* Instructions to follow
Scan the data. Collect each line that contains the word "recaptcha".
= = = =
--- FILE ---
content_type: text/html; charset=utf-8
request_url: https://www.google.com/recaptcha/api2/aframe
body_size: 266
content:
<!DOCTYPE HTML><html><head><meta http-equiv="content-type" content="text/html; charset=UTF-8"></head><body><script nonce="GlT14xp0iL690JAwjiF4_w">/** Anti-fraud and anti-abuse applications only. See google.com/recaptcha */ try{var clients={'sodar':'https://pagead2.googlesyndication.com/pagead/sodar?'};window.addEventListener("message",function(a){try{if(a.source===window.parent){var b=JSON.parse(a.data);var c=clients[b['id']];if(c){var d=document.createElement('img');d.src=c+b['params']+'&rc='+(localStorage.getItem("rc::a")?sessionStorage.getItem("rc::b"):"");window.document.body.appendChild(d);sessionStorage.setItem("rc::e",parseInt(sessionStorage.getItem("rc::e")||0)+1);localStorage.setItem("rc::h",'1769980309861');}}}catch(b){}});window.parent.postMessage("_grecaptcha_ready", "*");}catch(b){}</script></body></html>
= = = =
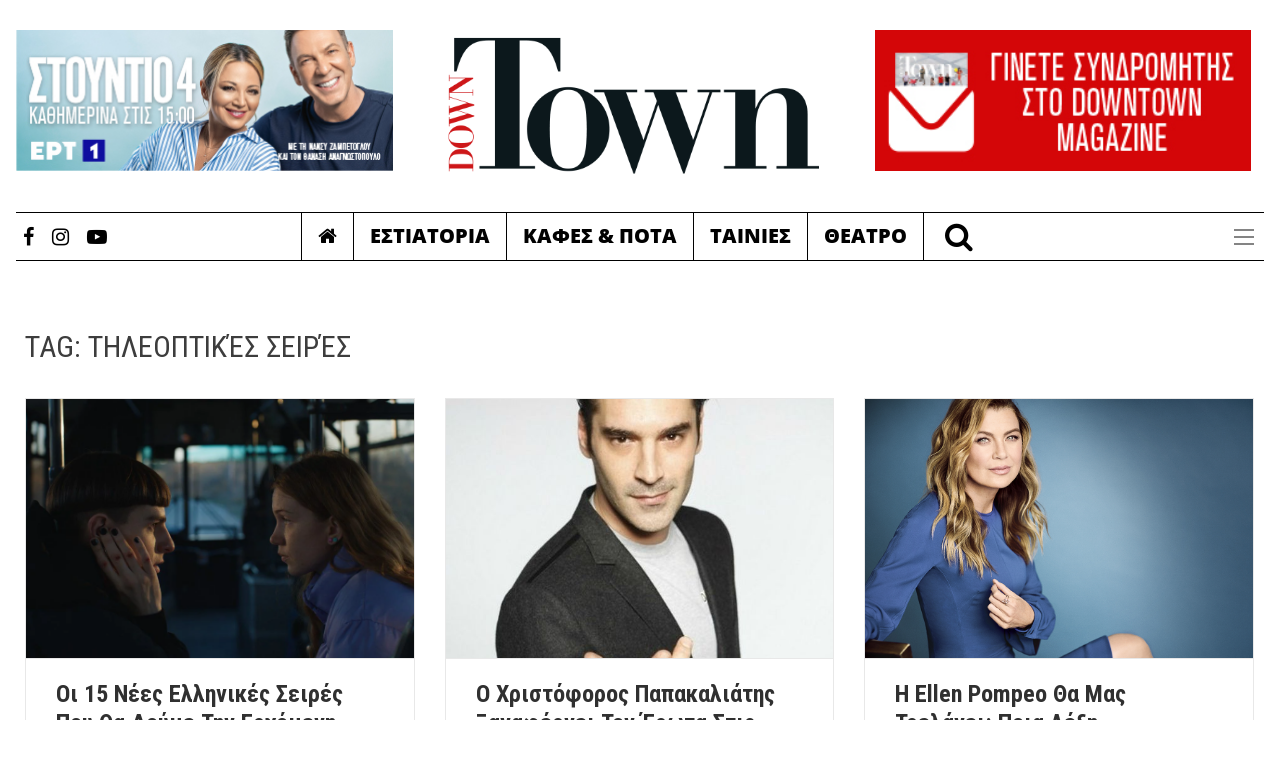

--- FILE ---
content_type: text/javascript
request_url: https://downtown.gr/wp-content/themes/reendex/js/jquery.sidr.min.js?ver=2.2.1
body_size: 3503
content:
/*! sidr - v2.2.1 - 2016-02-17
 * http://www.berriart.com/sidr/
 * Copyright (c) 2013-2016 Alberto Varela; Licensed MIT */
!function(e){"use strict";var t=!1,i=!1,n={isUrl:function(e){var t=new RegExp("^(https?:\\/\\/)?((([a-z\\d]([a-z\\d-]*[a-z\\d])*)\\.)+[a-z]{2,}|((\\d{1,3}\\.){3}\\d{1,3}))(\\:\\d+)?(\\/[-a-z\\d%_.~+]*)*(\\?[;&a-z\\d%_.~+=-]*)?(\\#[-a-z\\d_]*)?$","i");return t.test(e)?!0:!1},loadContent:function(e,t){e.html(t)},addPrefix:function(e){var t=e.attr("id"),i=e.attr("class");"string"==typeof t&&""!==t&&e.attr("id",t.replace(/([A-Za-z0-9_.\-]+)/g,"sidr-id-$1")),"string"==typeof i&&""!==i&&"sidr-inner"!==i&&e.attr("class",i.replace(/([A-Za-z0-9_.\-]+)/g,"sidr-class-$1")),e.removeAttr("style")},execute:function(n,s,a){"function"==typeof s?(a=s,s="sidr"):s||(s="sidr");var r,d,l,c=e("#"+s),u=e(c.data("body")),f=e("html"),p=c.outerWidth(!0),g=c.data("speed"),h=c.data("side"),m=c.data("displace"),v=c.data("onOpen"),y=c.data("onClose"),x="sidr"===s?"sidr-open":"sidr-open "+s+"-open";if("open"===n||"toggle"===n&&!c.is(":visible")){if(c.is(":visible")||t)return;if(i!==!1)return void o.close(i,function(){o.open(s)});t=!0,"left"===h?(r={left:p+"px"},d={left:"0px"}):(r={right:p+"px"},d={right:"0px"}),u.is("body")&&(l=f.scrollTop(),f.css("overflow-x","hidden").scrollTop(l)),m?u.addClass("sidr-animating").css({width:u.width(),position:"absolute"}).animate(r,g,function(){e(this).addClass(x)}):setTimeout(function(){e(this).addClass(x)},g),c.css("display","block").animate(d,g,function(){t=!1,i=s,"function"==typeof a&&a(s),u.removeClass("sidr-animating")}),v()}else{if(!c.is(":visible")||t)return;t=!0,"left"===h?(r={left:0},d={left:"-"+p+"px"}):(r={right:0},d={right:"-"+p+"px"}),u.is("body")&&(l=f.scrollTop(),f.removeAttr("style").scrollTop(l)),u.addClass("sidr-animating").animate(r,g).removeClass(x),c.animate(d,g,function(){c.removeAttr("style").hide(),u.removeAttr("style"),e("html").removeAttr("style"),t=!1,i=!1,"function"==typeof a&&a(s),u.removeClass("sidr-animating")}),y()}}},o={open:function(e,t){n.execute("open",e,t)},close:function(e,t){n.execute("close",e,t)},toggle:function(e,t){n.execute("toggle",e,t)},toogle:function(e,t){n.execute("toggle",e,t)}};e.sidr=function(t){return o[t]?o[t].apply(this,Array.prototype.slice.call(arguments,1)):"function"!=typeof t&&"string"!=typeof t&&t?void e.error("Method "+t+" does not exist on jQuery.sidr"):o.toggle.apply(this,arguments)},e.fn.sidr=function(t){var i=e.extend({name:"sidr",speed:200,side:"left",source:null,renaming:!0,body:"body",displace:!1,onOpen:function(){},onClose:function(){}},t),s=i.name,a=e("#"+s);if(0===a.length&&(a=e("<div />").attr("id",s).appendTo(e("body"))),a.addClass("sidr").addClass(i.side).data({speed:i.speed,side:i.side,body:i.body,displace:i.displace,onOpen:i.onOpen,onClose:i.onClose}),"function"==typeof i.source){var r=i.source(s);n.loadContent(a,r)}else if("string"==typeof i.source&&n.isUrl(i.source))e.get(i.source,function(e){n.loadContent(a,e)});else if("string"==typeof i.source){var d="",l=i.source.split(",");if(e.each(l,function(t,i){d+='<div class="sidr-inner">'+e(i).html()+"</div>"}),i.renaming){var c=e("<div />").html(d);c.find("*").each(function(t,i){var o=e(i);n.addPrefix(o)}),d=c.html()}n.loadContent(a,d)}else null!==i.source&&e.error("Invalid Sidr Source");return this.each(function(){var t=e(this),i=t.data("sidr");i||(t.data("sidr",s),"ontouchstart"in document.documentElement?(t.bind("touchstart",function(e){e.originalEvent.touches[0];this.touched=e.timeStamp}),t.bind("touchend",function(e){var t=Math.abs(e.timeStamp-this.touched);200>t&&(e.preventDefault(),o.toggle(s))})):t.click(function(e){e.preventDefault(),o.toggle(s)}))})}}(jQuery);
= = = =
* Result of the task
request_url: https://www.google.com/recaptcha/api2/aframe
<!DOCTYPE HTML><html><head><meta http-equiv="content-type" content="text/html; charset=UTF-8"></head><body><script nonce="GlT14xp0iL690JAwjiF4_w">/** Anti-fraud and anti-abuse applications only. See google.com/recaptcha */ try{var clients={'sodar':'https://pagead2.googlesyndication.com/pagead/sodar?'};window.addEventListener("message",function(a){try{if(a.source===window.parent){var b=JSON.parse(a.data);var c=clients[b['id']];if(c){var d=document.createElement('img');d.src=c+b['params']+'&rc='+(localStorage.getItem("rc::a")?sessionStorage.getItem("rc::b"):"");window.document.body.appendChild(d);sessionStorage.setItem("rc::e",parseInt(sessionStorage.getItem("rc::e")||0)+1);localStorage.setItem("rc::h",'1769980309861');}}}catch(b){}});window.parent.postMessage("_grecaptcha_ready", "*");}catch(b){}</script></body></html>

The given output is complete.